Nach fast zwei Monaten komme ich endlich dazu, um Ihnen zu danken für den schönen Brief und die Beilagen! Der Frauenkopf ist höchst intim und lebendig aufgefasst und herrlich wiedergegeben, wobei ich kaum zu fragen wage: ist es Crayon oder was sonst? Es muss unendlich leise gezeichnet sein, sonst schiene nicht überall das Korn des Papieres durch. Die drei Radierungen zeigen wieder einen merkwürdigen Fortschritt ins Freie und Sichere. Die meiste Gunst wird wohl die Dame mit dem Bukett finden, aber am meisten Poesie hat der Hohlweg, an welchem ich nur die nächste Baumgruppe unten im Mittelgrund noch würde mit ins Licht gezogen wünschen. Ich wiederhole: Sie wären schon jetzt eine wahre Akquisition für einen Luxusediteur.
Die zwei »Weiber, welche Sie zusammengeknorzt« haben, werden sich nicht so übel zusammen ausnehmen, denke ich. Dass die Szene im landschaftlichen Freien, im offenen Licht vor sich geht, kann dem Bilde Gunst schaffen, denn am renfermé, an Prachtzimmern, deren Mobiliar man längst kennt, bekommt der Beschauer geschwinder genug. Ich bin nun begierig, ob die Vorlesende lacht oder die andere eher trauert? – Ob sie stehen, gehen oder sitzen? – Ob der Fond eine hellbeschienene Spaliermauer oder ein ferner Park ist oder ein Wald mit einer Villa in der Ferne? Ob es ein Breitbild oder ein Hochbild wird? Verraten Sie gelegentlich etwas hierüber.
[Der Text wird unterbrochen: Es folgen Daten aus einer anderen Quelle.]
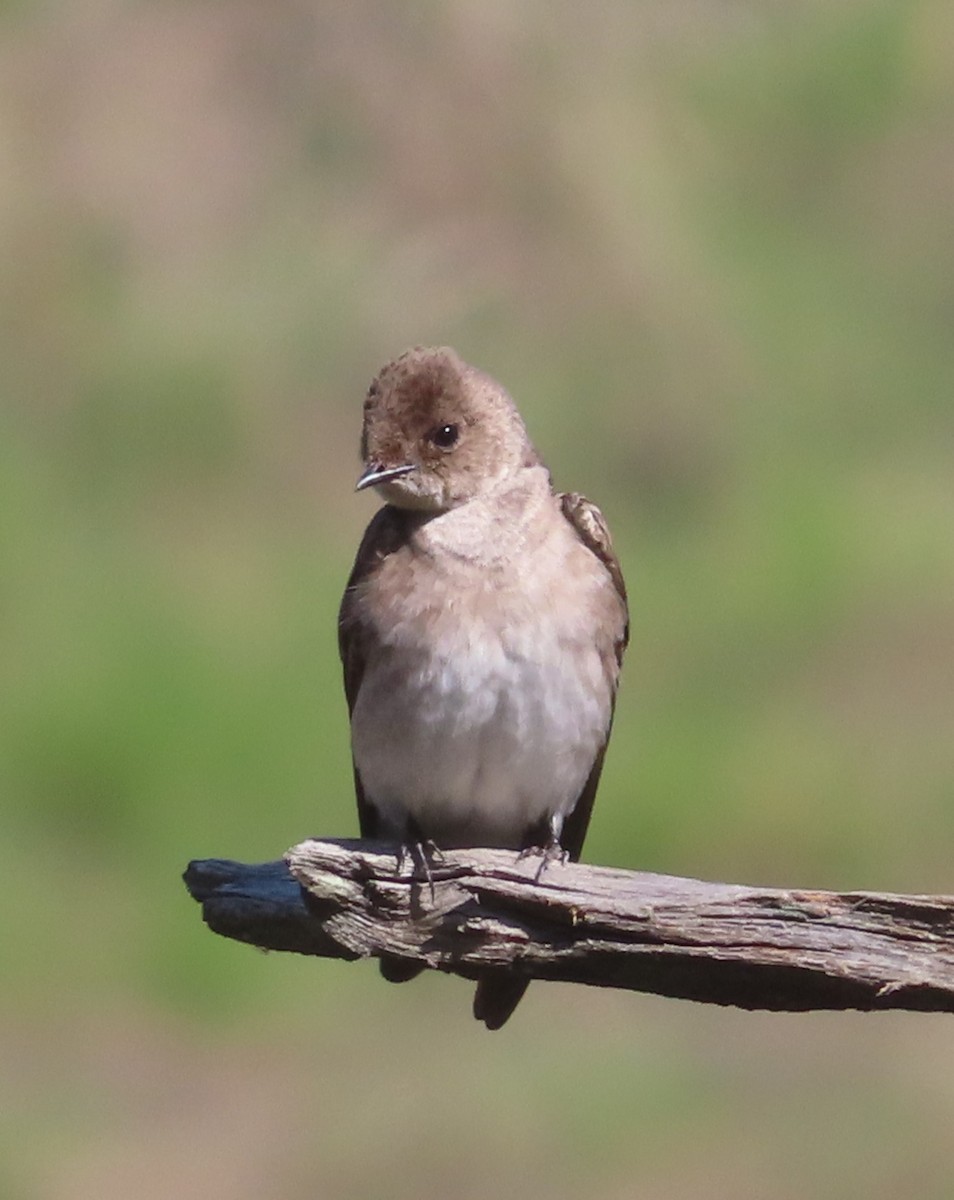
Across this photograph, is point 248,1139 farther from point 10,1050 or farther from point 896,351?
point 896,351

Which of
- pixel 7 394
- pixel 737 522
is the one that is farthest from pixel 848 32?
pixel 7 394

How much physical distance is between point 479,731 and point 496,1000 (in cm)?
61

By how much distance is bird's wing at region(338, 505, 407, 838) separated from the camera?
6898 millimetres

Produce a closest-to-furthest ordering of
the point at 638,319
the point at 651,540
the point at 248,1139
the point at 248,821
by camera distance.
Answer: the point at 248,1139 < the point at 248,821 < the point at 651,540 < the point at 638,319

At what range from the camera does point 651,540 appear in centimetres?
1385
Das Souper bei X., zu dessen Fortsetzung als Weingelage ich mich einfand, war recht gemütlich, und da es Freitag war und ich Samstags nicht lese, konnte ich mir auch dessen Verlängerung bis 2 Uhr gefallen lassen. An gewöhnlichen Tagen aber liebe ich es sehr, halbzwölf in den Federn zu sein.
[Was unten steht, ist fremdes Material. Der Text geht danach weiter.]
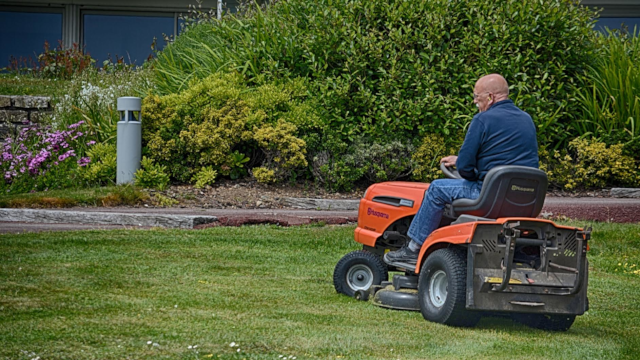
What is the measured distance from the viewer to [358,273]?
6691 mm

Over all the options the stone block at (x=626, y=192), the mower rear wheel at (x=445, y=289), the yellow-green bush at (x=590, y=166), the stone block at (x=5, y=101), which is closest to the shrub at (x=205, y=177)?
the stone block at (x=5, y=101)

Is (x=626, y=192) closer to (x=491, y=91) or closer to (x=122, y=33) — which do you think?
(x=491, y=91)

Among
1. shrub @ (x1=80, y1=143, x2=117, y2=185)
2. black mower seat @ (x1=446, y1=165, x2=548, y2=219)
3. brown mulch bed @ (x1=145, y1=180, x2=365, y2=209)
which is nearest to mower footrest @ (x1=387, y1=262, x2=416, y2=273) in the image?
black mower seat @ (x1=446, y1=165, x2=548, y2=219)

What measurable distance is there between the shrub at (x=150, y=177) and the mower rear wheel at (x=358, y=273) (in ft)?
20.2

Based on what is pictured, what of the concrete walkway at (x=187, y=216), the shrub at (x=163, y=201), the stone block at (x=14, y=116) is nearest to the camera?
the concrete walkway at (x=187, y=216)


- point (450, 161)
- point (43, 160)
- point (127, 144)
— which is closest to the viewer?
point (450, 161)

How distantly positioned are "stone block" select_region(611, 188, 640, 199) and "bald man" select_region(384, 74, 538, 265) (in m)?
8.14

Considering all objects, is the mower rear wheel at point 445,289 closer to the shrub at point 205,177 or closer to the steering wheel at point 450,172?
the steering wheel at point 450,172

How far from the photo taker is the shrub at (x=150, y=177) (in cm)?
1235

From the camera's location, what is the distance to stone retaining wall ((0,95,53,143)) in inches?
572

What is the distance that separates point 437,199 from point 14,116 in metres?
10.7

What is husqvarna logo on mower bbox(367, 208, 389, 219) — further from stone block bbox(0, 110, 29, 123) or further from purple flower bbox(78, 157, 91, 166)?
stone block bbox(0, 110, 29, 123)

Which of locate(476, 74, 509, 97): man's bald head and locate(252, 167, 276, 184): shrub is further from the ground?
locate(476, 74, 509, 97): man's bald head

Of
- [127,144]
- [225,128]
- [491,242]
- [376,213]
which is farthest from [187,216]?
[491,242]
Unsere hiesigen Angelegenheiten sind und bleiben in den Händen, die Sie wissen. In den letzten Tagen ist es guter Ton im Volksfreund und Basler Nachrichten, der Universität Tritte unter dem Tisch zu geben. Hierin bin ich aber ein hartgesottener Fatalist: wenn unsere Universität dem Untergang bestimmt ist, so kommt dies von einem höhern Ratschluss her als aus jenen Zeitungsartikeln, und wenn wir fortdauern sollen, so steht geschrieben, dass solche Finken uns nicht schaden sollen. Ein kleiner Zug zum Bessern ist, dass auch Radikale anfangen, über die hiesige Verschwendung resp. Steuernaussicht zu heulen. In solchem Anflug von Katzenjammer hat neuerlich, wie Sie wissen werden, der Grosse Rat einen Schulbau wenigstens um ein Jahr verschoben, und das war schon viel.
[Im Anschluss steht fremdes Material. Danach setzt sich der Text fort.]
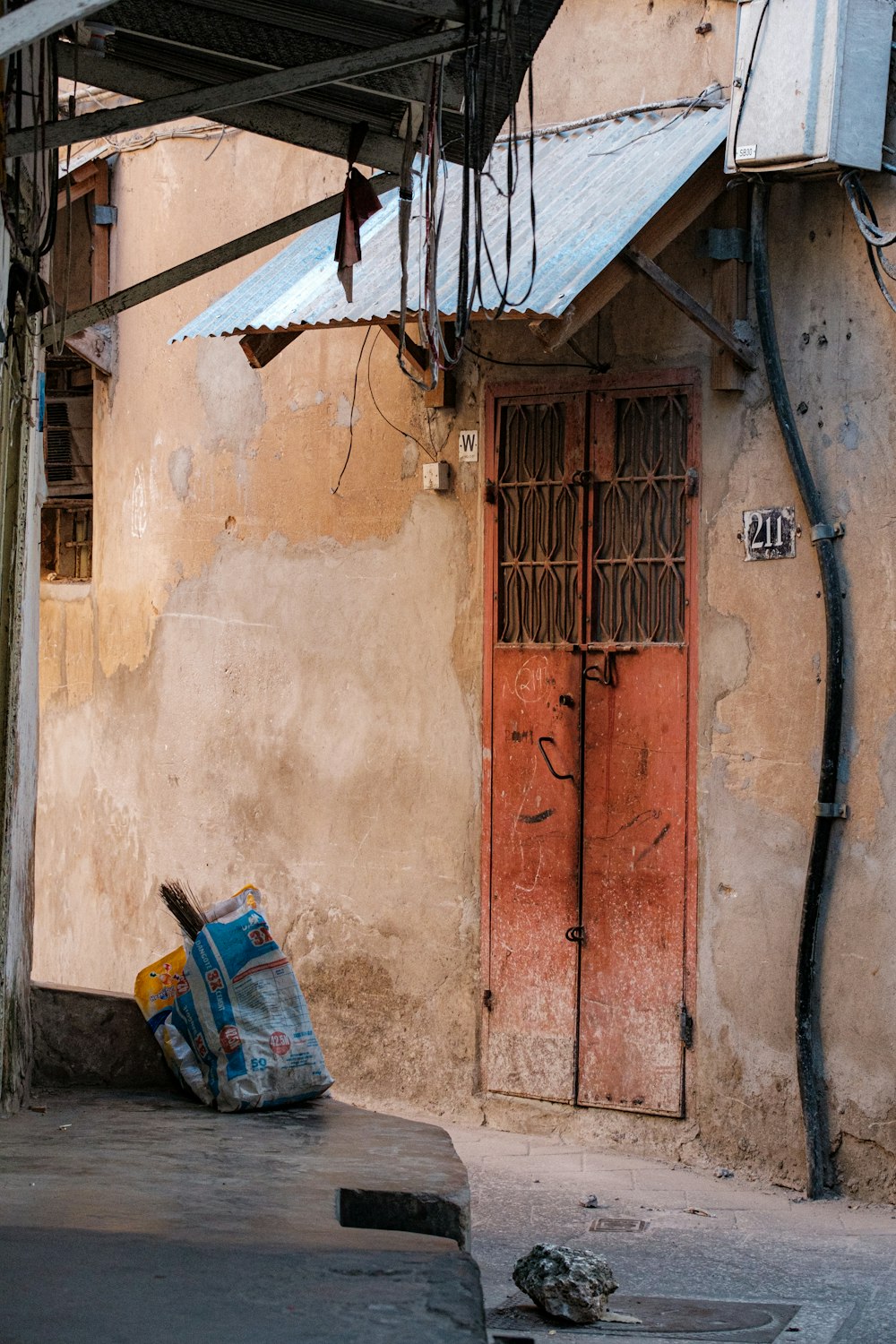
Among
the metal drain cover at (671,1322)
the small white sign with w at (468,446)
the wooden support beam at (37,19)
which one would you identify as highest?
the wooden support beam at (37,19)

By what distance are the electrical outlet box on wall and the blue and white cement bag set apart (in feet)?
9.73

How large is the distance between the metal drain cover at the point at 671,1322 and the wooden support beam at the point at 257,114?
12.4 feet

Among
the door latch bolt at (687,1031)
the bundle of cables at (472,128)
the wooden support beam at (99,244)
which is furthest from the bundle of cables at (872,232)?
the wooden support beam at (99,244)

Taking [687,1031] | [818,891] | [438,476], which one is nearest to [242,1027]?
[687,1031]

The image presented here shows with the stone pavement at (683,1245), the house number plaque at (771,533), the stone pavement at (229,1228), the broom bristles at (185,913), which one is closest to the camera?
the stone pavement at (229,1228)

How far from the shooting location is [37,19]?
10.9ft

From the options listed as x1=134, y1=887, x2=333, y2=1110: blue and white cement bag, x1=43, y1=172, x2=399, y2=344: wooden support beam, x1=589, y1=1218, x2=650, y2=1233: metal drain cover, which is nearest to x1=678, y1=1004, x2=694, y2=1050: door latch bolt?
x1=589, y1=1218, x2=650, y2=1233: metal drain cover

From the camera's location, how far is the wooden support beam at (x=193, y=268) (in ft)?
17.7

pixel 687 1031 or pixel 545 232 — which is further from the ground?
pixel 545 232

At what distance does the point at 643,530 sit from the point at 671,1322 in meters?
3.43

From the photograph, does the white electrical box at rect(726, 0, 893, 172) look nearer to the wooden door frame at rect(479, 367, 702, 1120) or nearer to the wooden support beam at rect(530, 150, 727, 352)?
the wooden support beam at rect(530, 150, 727, 352)

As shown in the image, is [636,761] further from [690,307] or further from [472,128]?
[472,128]

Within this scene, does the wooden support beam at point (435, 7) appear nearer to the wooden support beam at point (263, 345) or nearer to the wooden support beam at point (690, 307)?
the wooden support beam at point (690, 307)

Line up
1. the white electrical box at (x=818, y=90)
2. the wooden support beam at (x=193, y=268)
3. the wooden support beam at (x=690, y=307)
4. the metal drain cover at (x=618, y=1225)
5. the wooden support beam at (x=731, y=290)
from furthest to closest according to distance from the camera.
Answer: the wooden support beam at (x=731, y=290)
the wooden support beam at (x=690, y=307)
the white electrical box at (x=818, y=90)
the metal drain cover at (x=618, y=1225)
the wooden support beam at (x=193, y=268)
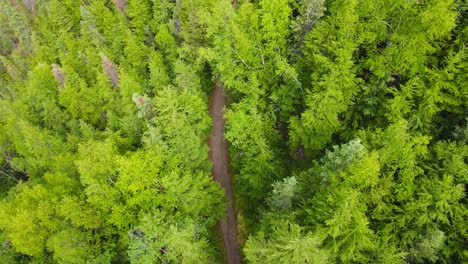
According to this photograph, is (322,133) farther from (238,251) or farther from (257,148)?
(238,251)

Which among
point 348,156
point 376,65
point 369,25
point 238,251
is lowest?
point 238,251

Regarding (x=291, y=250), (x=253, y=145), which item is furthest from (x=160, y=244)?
(x=253, y=145)

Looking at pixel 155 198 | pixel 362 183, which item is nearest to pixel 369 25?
pixel 362 183

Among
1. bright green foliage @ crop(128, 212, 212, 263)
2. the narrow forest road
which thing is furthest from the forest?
the narrow forest road

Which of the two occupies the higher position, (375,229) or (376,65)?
(376,65)

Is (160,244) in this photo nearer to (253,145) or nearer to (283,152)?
(253,145)

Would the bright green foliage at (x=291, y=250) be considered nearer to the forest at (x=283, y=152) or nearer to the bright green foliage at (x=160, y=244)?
the forest at (x=283, y=152)
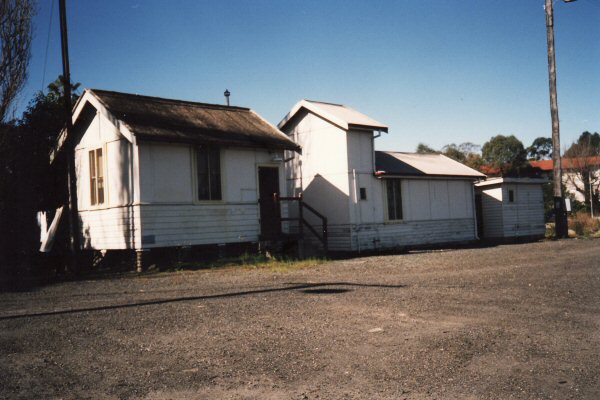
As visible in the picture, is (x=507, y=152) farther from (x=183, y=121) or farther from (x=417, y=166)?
(x=183, y=121)

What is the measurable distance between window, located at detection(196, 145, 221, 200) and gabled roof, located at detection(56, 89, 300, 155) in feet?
1.79

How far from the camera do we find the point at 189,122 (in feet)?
54.6

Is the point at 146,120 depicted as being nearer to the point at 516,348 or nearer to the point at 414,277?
the point at 414,277

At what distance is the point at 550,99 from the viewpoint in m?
23.0

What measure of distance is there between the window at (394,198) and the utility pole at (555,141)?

An Ihrer Vergötterung der Pariserinnen habe ich immer von neuem etwas zu nörgeln. Es ist doch mit aller Grazie ein grossstädtisch verlebtes Volk, und wenn Sie sich hievon überzeugen wollen, so merken Sie nur einmal unparteiisch auf die Kleinheit ihrer Stimmen und schliessen Sie daraus auf die physische Gesamtbedürftigkeit der Rasse. Denn an Ihre Augen (welche Ihnen sofort die Mangelhaftigkeit der Schultern etc. verraten müssten) appelliere ich jetzt absichtlich nicht. Der Schluss hieraus ist: irgendwo Studien zu machen, wo gesunde Bauernmädchen in einiger Anzahl leben. Dass Sie zwischen hinein in Paris sehr vorzüglich gewachsene Modelle beständig studieren, welche aus der halben Welt dorthin kommen, genügt nicht, um Sie vor dem allzugrossen Kultus der femme parisienne zu bewahren. Es könnte ohnehin sein, dass die Verehrung der Völker für Paris im ganzen bald auf dem letzten Loche pfiffe. Dies ist eine Lästerung, ich weiss es, aber ich kann sie nicht unterdrücken.
21. März.
Auch heute morgen kann ich mich in dieser Hinsicht noch nicht bessern. Man macht dem Pariser Chik zuviel den Hof. Für eine künftige Kunstgeschichte (wenn in dem bevorstehenden Barbarenzeitalter noch eine möglich wäre) würde es eine anregende Aufgabe sein, diese ganze Erscheinung als eine vergangene, historisch gewordene in beschreibende Worte und verdeutlichende Illustrationen zu fassen.
Seit Monaten habe ich Rheumatismus in der linken Ferse und muss nun abwarten, was der Doktor mir für die Ferien verschreibt. Letztere beginnen für mich nächsten Freitag und dauern drei Wochen, dann geht der Tanz wieder an.